■ Your instructions ■
Search the listing below for the word "false", and copy every line in which it turns up.

BEGIN

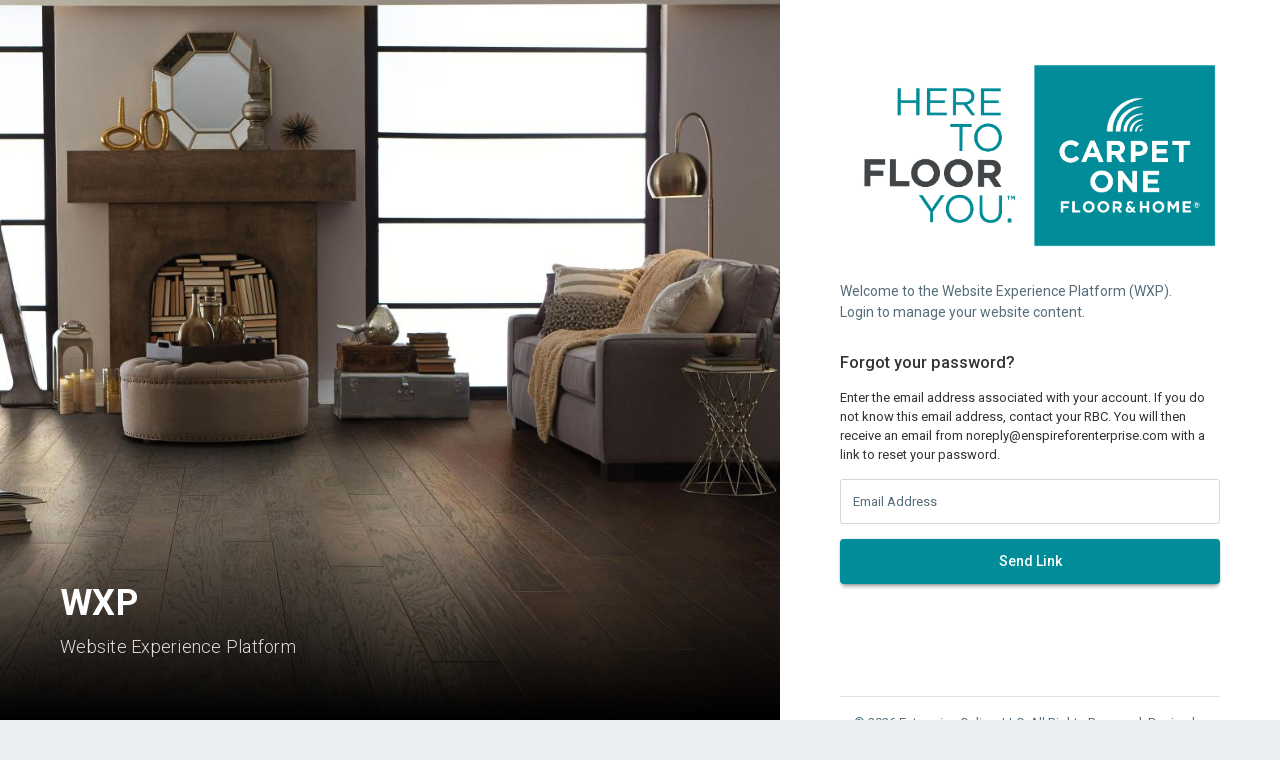

--- FILE ---
content_type: text/html; charset=utf-8
request_url: https://www.barb-lin.com/account/forgot-password
body_size: 2324
content:
<!DOCTYPE html><html lang=en><head><meta charset=utf-8><meta content="width=device-width, initial-scale=1.0, maximum-scale=1.0, user-scalable=no" name=viewport><meta content="" name=description><meta content="Team Thaumaturge" name=author><title>Request Password Reset Link</title><link href="https://fonts.googleapis.com/css?family=Roboto:100,300,400,500,700,900" rel=stylesheet><link href="https://fonts.googleapis.com/icon?family=Material+Icons" rel=stylesheet><link href=/siteadmin/root/assets/ColorAdmin/css/vendor.min.css rel=stylesheet><link href=/siteadmin/root/assets/ColorAdmin/css/material/app.min.css rel=stylesheet><meta name=robots content="noindex, nofollow"><style>.bg-gradient-enspire{background:linear-gradient(90deg,#608fc8,#00ae52);color:white}.bg-gradient-enspire:hover{background:linear-gradient(90deg,#89acd6,#89acd6);color:white}.bg-gradient-enspire:active{background:linear-gradient(90deg,#608fc8,#608fc8);color:white}.bg-branded{background:#008c99;color:white}.bg-branded:hover,.bg-branded:active,.bg-branded:focus{background:#007580;color:white}</style><body class=pace-top><div id=app class=app><div class="login login-with-news-feed"><div class=news-feed><div class=news-image style="background-image:url('https://productimages.ccaglobal.com/2/1/3/241312_24.jpg')"></div><div class=news-caption><h4 class=caption-title><b>WXP</b></h4><p>Website Experience Platform</div></div><div class=login-container style="display:block !important"><div class="login-header mb-30px"><div class=brand><div class="d-flex mb-30px"><img class=img-fluid src=/assets/img/logo/c1_login_logo.jpg alt=login-image></div><small>Welcome to the Website Experience Platform (WXP).</small> <small>Login to manage your website content.</small></div></div><div class=login-content><h5 class=mb-3>Forgot your password?</h5><p>Enter the email address associated with your account. If you do not know this email address, contact your RBC. You will then receive an email from noreply@enspireforenterprise.com with a link to reset your password.<form action=/account/ForgotPassword data-ajax=true data-ajax-begin=requestpwOnBegin data-ajax-complete=requestpwOnComplete data-ajax-failure=requestpwOnFailure data-ajax-method=Post data-ajax-success=requestpwOnSuccess data-parsley-validate=true id=forgotpw method=post role=form><div class="form-floating mb-15px"><input type=email data-parsley-trigger=change class="form-control h-45px fs-13px" placeholder="Email Address" id=Email name=Email required> <label for=Email class="d-flex align-items-center h-45px fs-13px text-gray-600">Email Address</label></div><input type=hidden value=noreply@enspireforenterprise.com name=FromName><div id=validationSummary></div><div class=mb-15px><button type=submit class="btn bg-branded h-45px w-100 btn-lg fs-14px"><span id=lgtext>Send Link</span><div id=action class="spinner-border spinner-border-sm text-light d-none" role=status><span class=sr-only>Loading...</span></div></button><p id=error class="text-danger d-flex flex-row justify-content-center mt-3"></div><div class="mt-40px pt-40px"><hr class="bg-gray-600 opacity-2"></div><div class="text-gray-600 text-center text-gray-500-darker mb-0">&copy; 2026 Enterprise Online, LLC. All Rights Reserved. Design by Enspire for Enterprise</div><input name=__RequestVerificationToken type=hidden value=0uQkm9Ryq0Ba7KVJmeXAFWXYfHPBH7pbEsW1r7gnMikHNpAtti6TJ-QyiEo8fVGyPgnR5LL9fKif5B3RL9KT0d6mSQ2dNHdchbBTF3KdaTNAIedbuI0UUtxKzvJ_0pFB0></form></div></div></div><a href=javascript: class="btn btn-icon btn-circle btn-success btn-scroll-to-top" data-toggle=scroll-to-top><i class="fa fa-angle-up"></i></a></div><script src=https://code.jquery.com/jquery-3.6.1.min.js integrity="sha256-o88AwQnZB+VDvE9tvIXrMQaPlFFSUTR+nldQm1LuPXQ=" crossorigin=anonymous></script><script src=/siteadmin/root/assets/ColorAdmin/plugins/parsleyjs/dist/parsley.min.js></script><script>document.title="Request Password Reset Link";var buttons=[];function requestpwOnBegin(data,item2){disableButtons();}
function requestpwOnSuccess(data,item2,item3){console.log(data,item2,item3);window.location.replace("/Account/ForgotPasswordConfirmation");}
function requestpwOnFailure(item1,item2,item3){try{var json=JSON.parse(item1.responseText);$('#validationSummary').text(json.reason);}catch(ex){$('#validationSummary').text("Error "+item1.status+": Please make sure your password meets the security requirements and retry.");}
enableButtons();}
function requestpwOnComplete(item1,item2,item3){}
var disableButtons=function(){$(buttons).each(function(){$(this).prop("disabled",true);});$("#lgtext").addClass("d-none");$("#action").removeClass("d-none");}
var enableButtons=function(){$(buttons).each(function(){$(this).prop("disabled",false);});$("#action").addClass("d-none");$("#lgtext").removeClass("d-none");}
var requestpwSection=function(){"use strict";return{init:function(){$("button").each(function(){buttons.push(this);});}};}();$(document).ready(function(){requestpwSection.init();});</script>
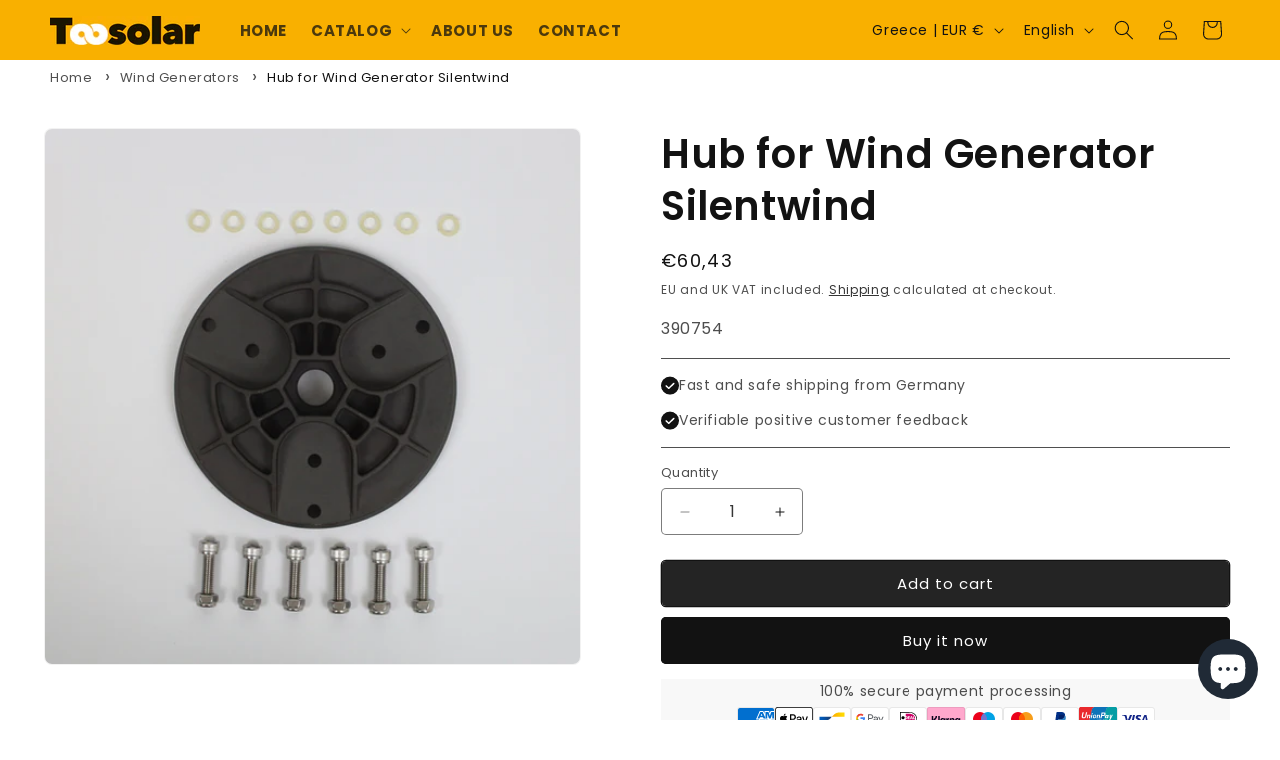

--- FILE ---
content_type: text/html; charset=UTF-8
request_url: https://www.modules4u.biz/shopify/exemptify/js/fix_prices_v1.js.php?shop=7ca5cb-2.myshopify.com&country=GR&vat=24&off&show_original_price&style=Y29sb3I6O2ZvbnQtc2l6ZTogMWVtO2ZvbnQtd2VpZ2h0OiBub3JtYWw7&inc_style=Y29sb3I6IzEyMTIxMjtmb250LXNpemU6IDAuOGVtO2ZvbnQtd2VpZ2h0OiBub3JtYWw7&eu_oss&vat_included_setting=true&no_local_id&tax_included=true&shop_currency=EUR&actual_currency=EUR&num_currencies=2&customer_exempt=&current_country=GR&
body_size: 186
content:
window.is_EU = false;var ev = new CustomEvent("ExemptifyLoaded");window.ExemptifyTriggerUpdate = function(){};window.customer_ip = "18.188.201.156";document.dispatchEvent(ev);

END

■ Completed task ■
var enableButtons=function(){$(buttons).each(function(){$(this).prop("disabled",false);});$("#action").addClass("d-none");$("#lgtext").removeClass("d-none");}
window.is_EU = false;var ev = new CustomEvent("ExemptifyLoaded");window.ExemptifyTriggerUpdate = function(){};window.customer_ip = "18.188.201.156";document.dispatchEvent(ev);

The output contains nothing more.